How calm can counter Ebola

Health officials say they must act as much to calm fears of Ebola as to contain the outbreak. Media-driven hysteria about Ebola doesn't help.

Reuters
Nigeria's Health Minister Onyebuchi Chukwu (left) speaks beside Minister of Information Labaran Maku during a media briefing in Abuja about the status of the Ebola disease control in Nigeria July 31.

Despite the rapid advances in health care, so much of the profession today still requires workers who act with courage, compassion – and in the case of the global fear over Ebola – calm.

Yes, calm.

“Panic is our worst enemy,” says Dr. Facely Diawara, who heads the Red Cross Society in Guinea and who is on the front lines in battling West Africa’s Ebola outbreak.

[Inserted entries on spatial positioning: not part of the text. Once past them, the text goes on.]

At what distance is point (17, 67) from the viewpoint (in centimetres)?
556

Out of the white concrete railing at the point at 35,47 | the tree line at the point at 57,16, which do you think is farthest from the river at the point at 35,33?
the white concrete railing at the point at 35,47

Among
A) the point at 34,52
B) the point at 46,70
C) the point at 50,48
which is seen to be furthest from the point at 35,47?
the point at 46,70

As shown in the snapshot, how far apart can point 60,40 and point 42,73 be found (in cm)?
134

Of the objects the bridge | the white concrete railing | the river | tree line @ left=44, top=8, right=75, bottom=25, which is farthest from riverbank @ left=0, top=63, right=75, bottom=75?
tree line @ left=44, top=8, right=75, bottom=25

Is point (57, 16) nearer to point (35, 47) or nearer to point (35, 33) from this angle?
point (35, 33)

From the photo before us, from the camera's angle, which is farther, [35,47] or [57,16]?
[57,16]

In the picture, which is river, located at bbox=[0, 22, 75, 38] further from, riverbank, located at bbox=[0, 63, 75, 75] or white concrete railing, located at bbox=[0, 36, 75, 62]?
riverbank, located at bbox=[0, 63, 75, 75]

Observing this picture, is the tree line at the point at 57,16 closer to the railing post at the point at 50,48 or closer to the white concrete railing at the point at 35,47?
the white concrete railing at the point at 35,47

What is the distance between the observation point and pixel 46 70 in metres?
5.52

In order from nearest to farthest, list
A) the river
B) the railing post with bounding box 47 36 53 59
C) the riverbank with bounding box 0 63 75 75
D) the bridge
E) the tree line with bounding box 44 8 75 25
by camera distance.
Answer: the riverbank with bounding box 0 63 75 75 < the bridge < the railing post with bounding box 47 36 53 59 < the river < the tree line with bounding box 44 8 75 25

“Communities need to be informed,” he says. “And we can talk to them and alleviate fears of not containing the outbreak.”

In the United States, too, health officials find they must first deal with an often-irrational fear that Ebola can evoke. In bringing back two infected Americans from Africa for treatment at Emory University Hospital in Atlanta, for example, Dr. Tom Frieden of the Centers for Disease Control and Prevention told CNN: “I know that it creates a fear in people, but I hope that people’s fear won’t outweigh their compassion.”

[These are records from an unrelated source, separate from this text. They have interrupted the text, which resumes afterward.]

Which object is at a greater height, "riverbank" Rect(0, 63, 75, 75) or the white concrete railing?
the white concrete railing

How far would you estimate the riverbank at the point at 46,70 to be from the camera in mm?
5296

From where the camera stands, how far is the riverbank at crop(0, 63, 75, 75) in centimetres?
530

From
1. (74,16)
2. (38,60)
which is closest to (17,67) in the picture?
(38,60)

How a disease is framed in the public’s mind can influence whether it's spread and how it is curbed. In West Africa, health officials have called for clarity in official communications about Ebola to counter misinformation about its peculiar characteristics. Health authorities must also first agree on Ebola’s exact risks. And they must have already built up enough trust within communities to be seen as credible sources of information.

Another health worker on the scene, Eliza Cheung Yee-lai of the Hong Kong Red Cross in Liberia, told the South China Morning Post: “People are lost in the fear. They are not just fighting the disease, but the fear of the disease.”

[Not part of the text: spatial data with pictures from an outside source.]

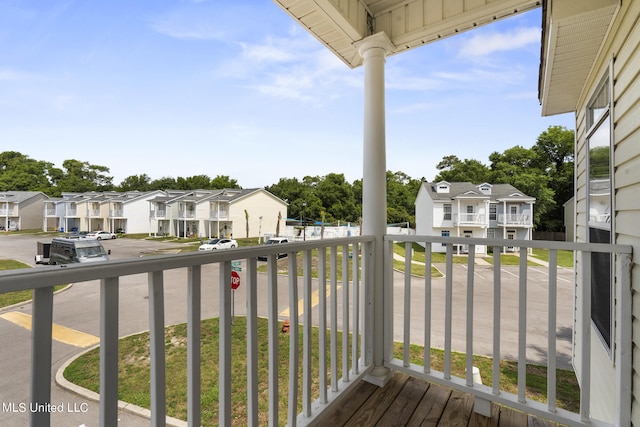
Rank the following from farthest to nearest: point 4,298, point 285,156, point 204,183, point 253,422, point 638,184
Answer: point 285,156
point 204,183
point 638,184
point 253,422
point 4,298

In many outbreaks of disease, the public narrative and the risk perception is often set by news outlets and, more and more, social media. If officials are not quick with facts about the exact nature of the threat, journalists may gravitate toward the sensational. The line between informed caution and hysterical fear can get blurred. A good example was the media-driven global panic over the SARS outbreak in China in 2002-03.

“Our major focus is to stem fear and stigma by helping people to avoid panicking,” says Panu Saaristo, coordinator of emergency health at the International Federation of the Red Cross and leader of an anti-Ebola team in Guinea.

Health workers are raising hopes by talking about the many patients who have survived Ebola. That helps dispel the myth that Ebola is a death sentence. They are also providing details on how to deal with those who are infected and how to observe a quarantine and other containment efforts.

No medical cure yet exists for Ebola. But at least there is a cure for the dread that surrounds it: calmness in dealing with it.